Il suffirait peut-être d’y sauter, et hop !
Non ! N’y allez pas ! On a besoin de vous. De vos vies !
Vous me faites peur parfois…
Reprenons !
Qui répondra, alors ? Pas grand monde… Sinon…Sinon les prêtres du Ciel ! Eux le comprennent ! Ils sont bien plus malins que vous et moi, car ils ne l’entendent pas avec des mots ! Ils ont trouvé un autre chemin : le mouvement.
Regardez ce bleu céruléen, ces nuages dansants et le Vent qui semble en découler.
Tout le parterre céleste semble se mouvoir sans cesse, il glisse de transformations en transformations, devient toujours différent de lui-même. Pas comme la Terre immobile, donc définissable ! Il est fluide, transcende la forme et l’être, les enfants !

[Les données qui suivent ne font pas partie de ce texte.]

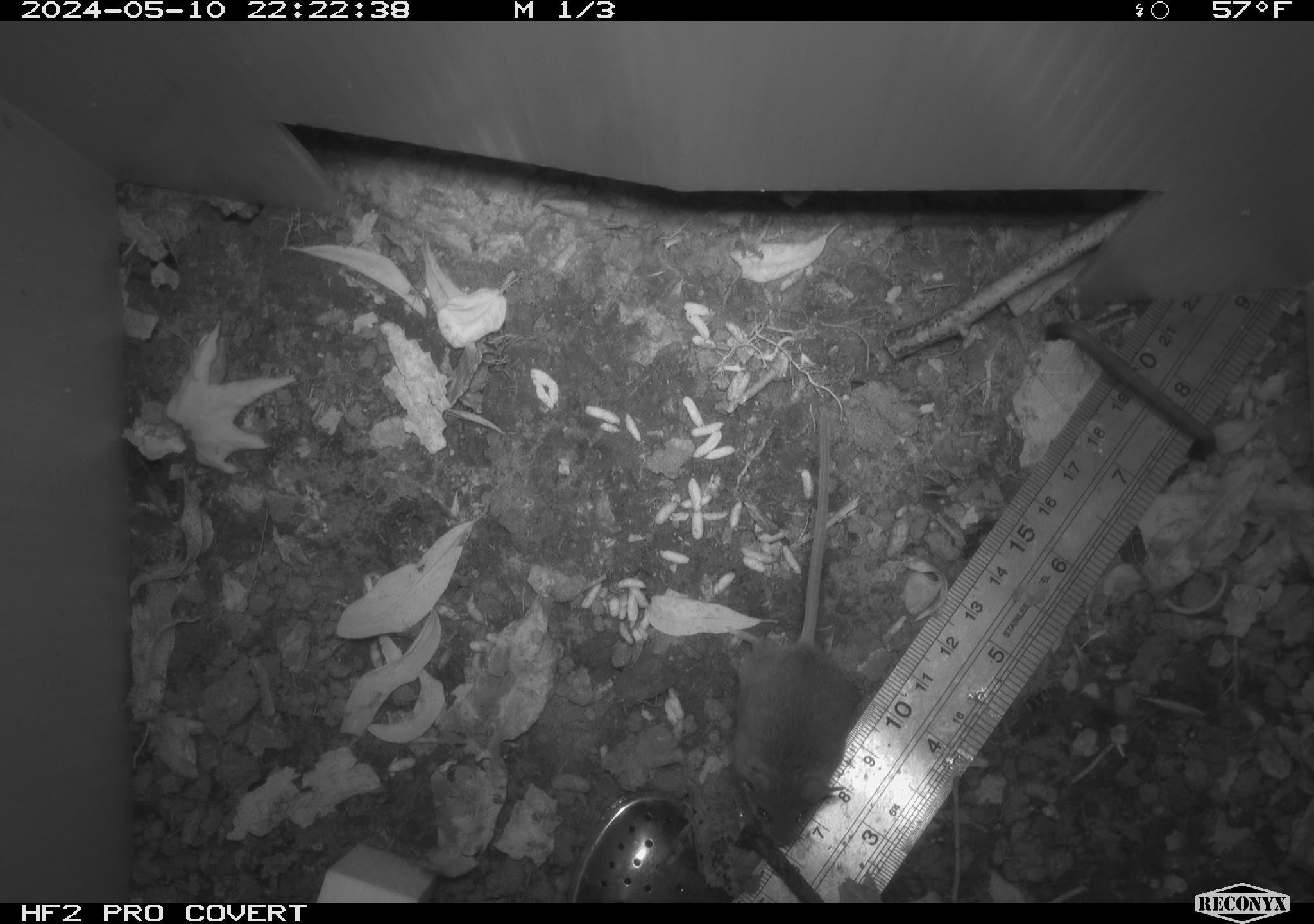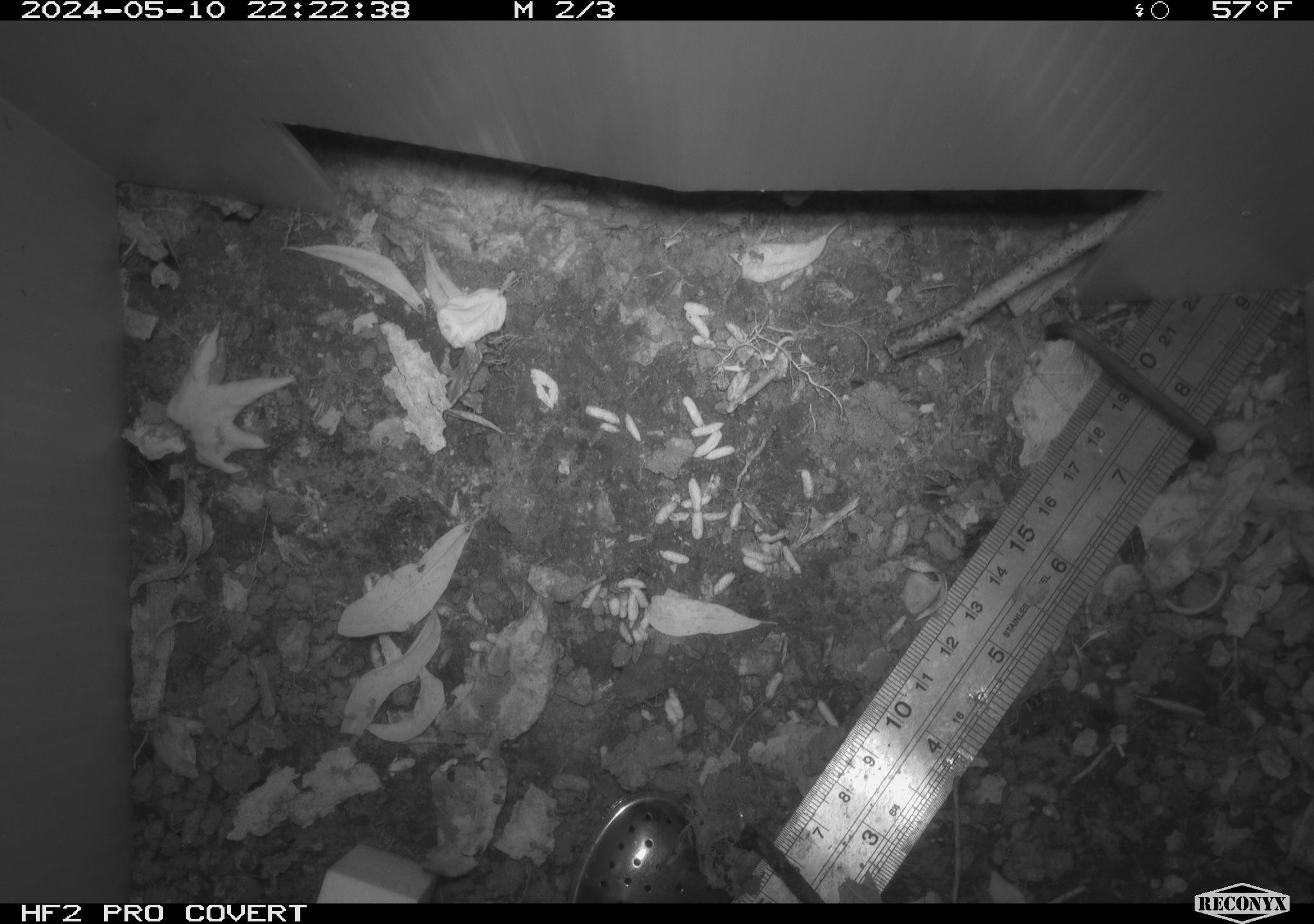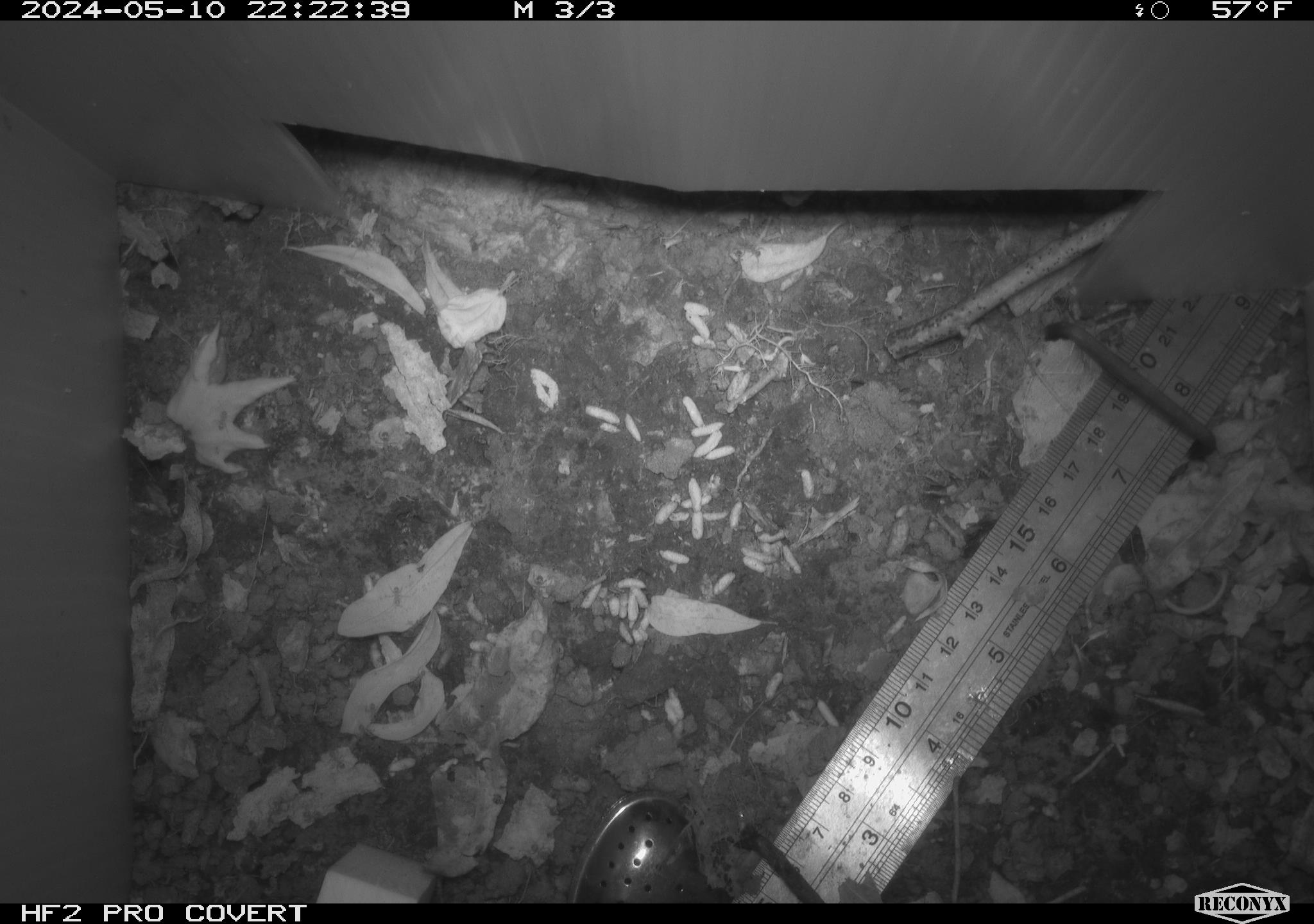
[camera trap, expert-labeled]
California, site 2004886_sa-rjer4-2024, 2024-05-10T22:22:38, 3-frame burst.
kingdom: Animalia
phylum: Chordata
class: Mammalia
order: Rodentia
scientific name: Rodentia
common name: mouse species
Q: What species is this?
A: Mouse species (Rodentia).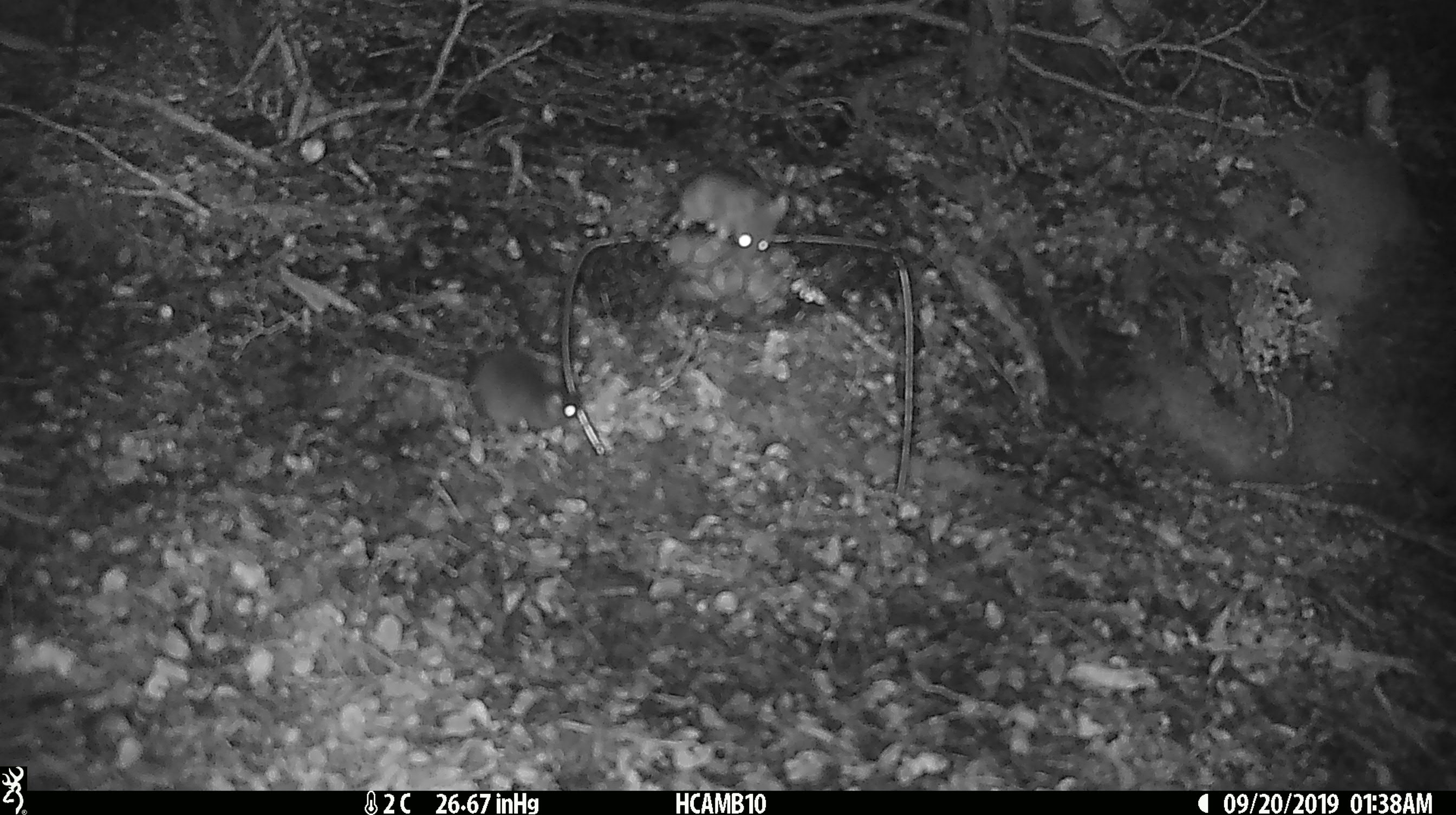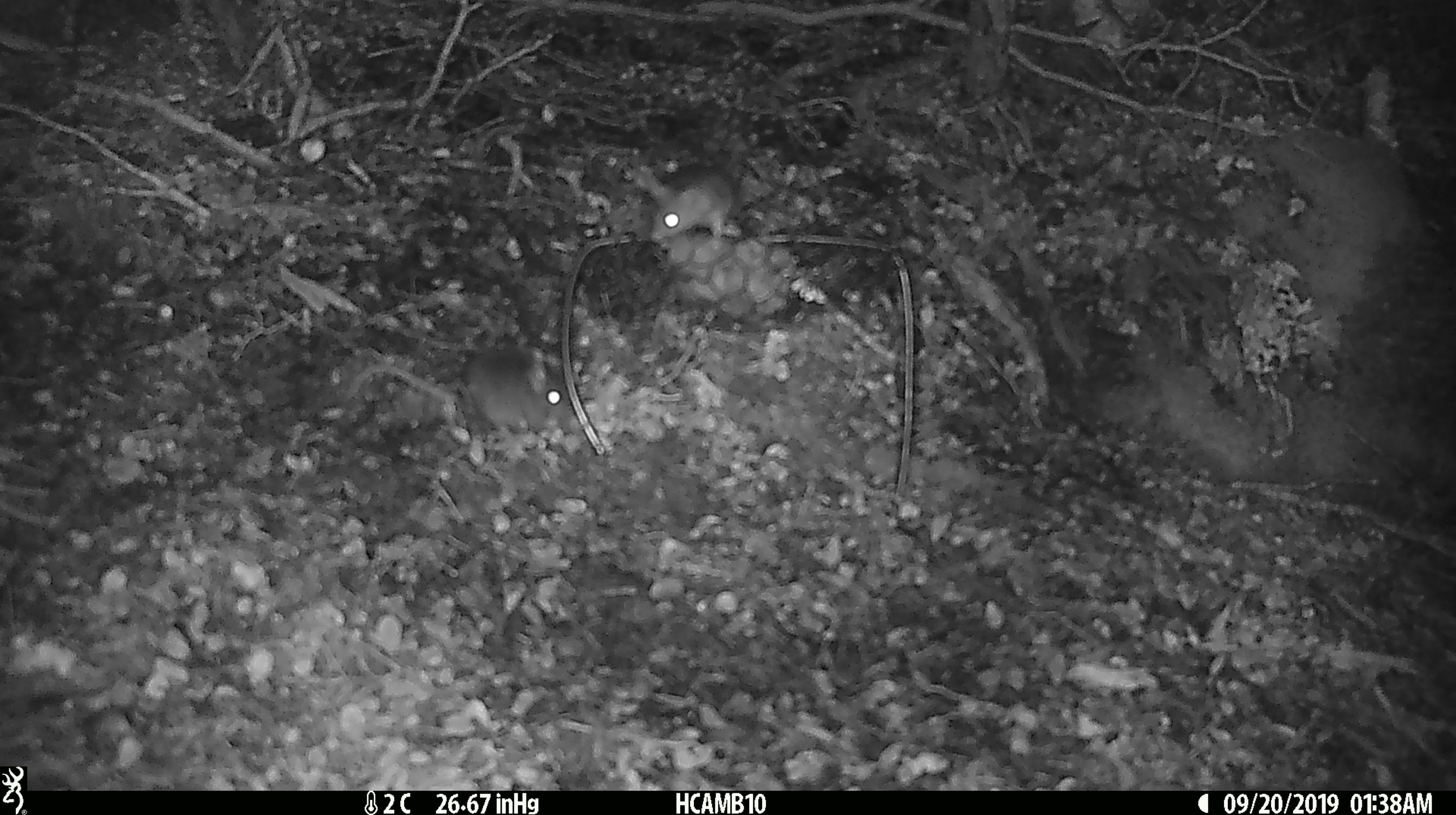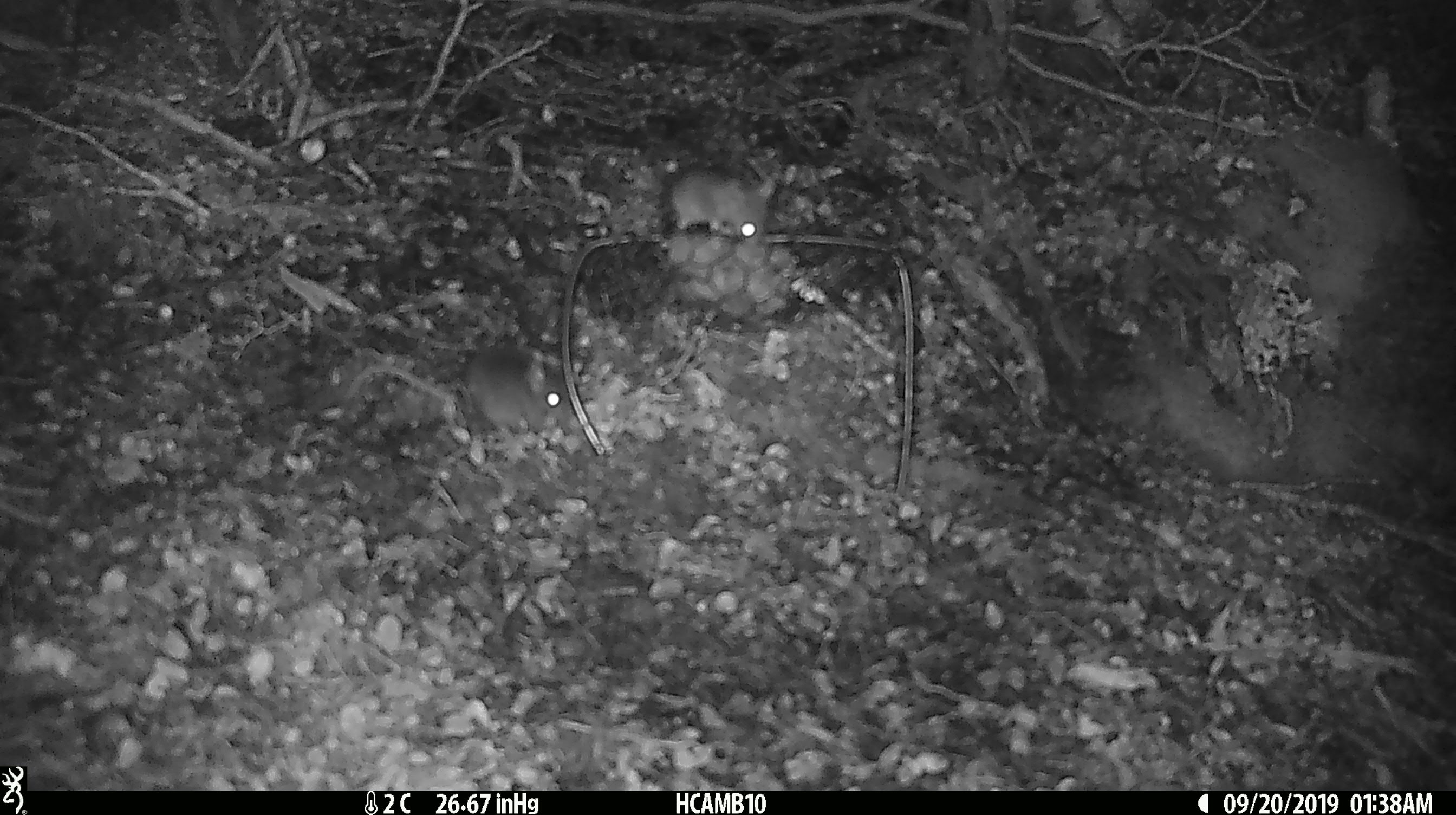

Les Célestes ont bien compris que pour le saisir ils devaient le danser. Allez donc au temple du Ciel, les amis. Voyez, lors de la fête du Père et du Fils, les célidanseurs et les souffles-vent se coordonner pour offrir un spectacle qui reproduit le firmament. Allez y voir, je vous dis, c’est dans quelques jours ! Tirez les tuniques de vos parents jusqu’à les déchirer, s’il le faut.
Vous verrez.
Ils respirent si bruyamment, les souffles-vent, qu’ils en font une musique assourdissante. Le bourdonnement de leurs glottes singe le dieu mouvant, il guide la substance, gonfle les carnats.
Les célidanseurs deviennent nuages, glissent en fond bleu, deviennent mouvement. Ils incarnent l’abîme mouvante, ils voguent tantôt rapides, tantôt lents ; ils descendent, montent et brisent, secoués par les respirations intensives de souffleurs. On croirait même, en les voyant, les confondre avec les profondeurs environnantes.
Ils ne sont plus humains. Ils deviennent l’atmosphère. Ils ne respirent plus, ils incarnent le flux.
Allez y voir, les enfants, et vous ne chercherez plus aucun mot pour saisir le Père et le Fils dans leur danse inlassable. Vous la sentirez, au fond de vos oreilles et de vos yeux. Et là – là seulement – vous saisirez : le mouvement. »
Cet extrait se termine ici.